INPUT DATA START

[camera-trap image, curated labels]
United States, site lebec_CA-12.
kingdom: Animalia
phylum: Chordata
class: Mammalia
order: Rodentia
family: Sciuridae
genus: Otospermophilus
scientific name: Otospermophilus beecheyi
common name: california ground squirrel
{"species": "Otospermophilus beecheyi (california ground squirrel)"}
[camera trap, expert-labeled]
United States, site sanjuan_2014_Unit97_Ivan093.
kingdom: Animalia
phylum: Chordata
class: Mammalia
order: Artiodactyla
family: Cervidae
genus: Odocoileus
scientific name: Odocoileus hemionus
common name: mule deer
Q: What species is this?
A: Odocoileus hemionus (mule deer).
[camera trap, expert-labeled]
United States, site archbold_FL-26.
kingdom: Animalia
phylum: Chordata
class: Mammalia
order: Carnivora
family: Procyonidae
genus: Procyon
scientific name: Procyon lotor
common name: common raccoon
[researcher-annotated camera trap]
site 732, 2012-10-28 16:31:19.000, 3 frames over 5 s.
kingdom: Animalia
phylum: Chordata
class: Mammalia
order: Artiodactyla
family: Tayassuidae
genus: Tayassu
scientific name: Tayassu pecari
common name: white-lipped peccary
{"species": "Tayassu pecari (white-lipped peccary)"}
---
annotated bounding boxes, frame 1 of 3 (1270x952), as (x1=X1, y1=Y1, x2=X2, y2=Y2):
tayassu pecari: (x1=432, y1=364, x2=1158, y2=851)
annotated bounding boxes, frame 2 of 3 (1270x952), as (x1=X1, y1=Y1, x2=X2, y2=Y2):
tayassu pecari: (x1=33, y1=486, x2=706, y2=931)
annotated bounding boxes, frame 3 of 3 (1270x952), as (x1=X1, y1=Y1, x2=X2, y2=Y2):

INPUT DATA END

**WHAT THE TASK ASKS:** Write out all records exactly, keeping every detail.

**RESPONSE AREA:**
[camera-trap image, curated labels]
United States, site lebec_CA-12.
kingdom: Animalia
phylum: Chordata
class: Mammalia
order: Rodentia
family: Sciuridae
genus: Otospermophilus
scientific name: Otospermophilus beecheyi
common name: california ground squirrel
{"species": "Otospermophilus beecheyi (california ground squirrel)"}
[camera trap, expert-labeled]
United States, site sanjuan_2014_Unit97_Ivan093.
kingdom: Animalia
phylum: Chordata
class: Mammalia
order: Artiodactyla
family: Cervidae
genus: Odocoileus
scientific name: Odocoileus hemionus
common name: mule deer
Q: What species is this?
A: Odocoileus hemionus (mule deer).
[camera trap, expert-labeled]
United States, site archbold_FL-26.
kingdom: Animalia
phylum: Chordata
class: Mammalia
order: Carnivora
family: Procyonidae
genus: Procyon
scientific name: Procyon lotor
common name: common raccoon
[researcher-annotated camera trap]
site 732, 2012-10-28 16:31:19.000, 3 frames over 5 s.
kingdom: Animalia
phylum: Chordata
class: Mammalia
order: Artiodactyla
family: Tayassuidae
genus: Tayassu
scientific name: Tayassu pecari
common name: white-lipped peccary
{"species": "Tayassu pecari (white-lipped peccary)"}
---
annotated bounding boxes, frame 1 of 3 (1270x952), as (x1=X1, y1=Y1, x2=X2, y2=Y2):
tayassu pecari: (x1=432, y1=364, x2=1158, y2=851)
annotated bounding boxes, frame 2 of 3 (1270x952), as (x1=X1, y1=Y1, x2=X2, y2=Y2):
tayassu pecari: (x1=33, y1=486, x2=706, y2=931)
annotated bounding boxes, frame 3 of 3 (1270x952), as (x1=X1, y1=Y1, x2=X2, y2=Y2):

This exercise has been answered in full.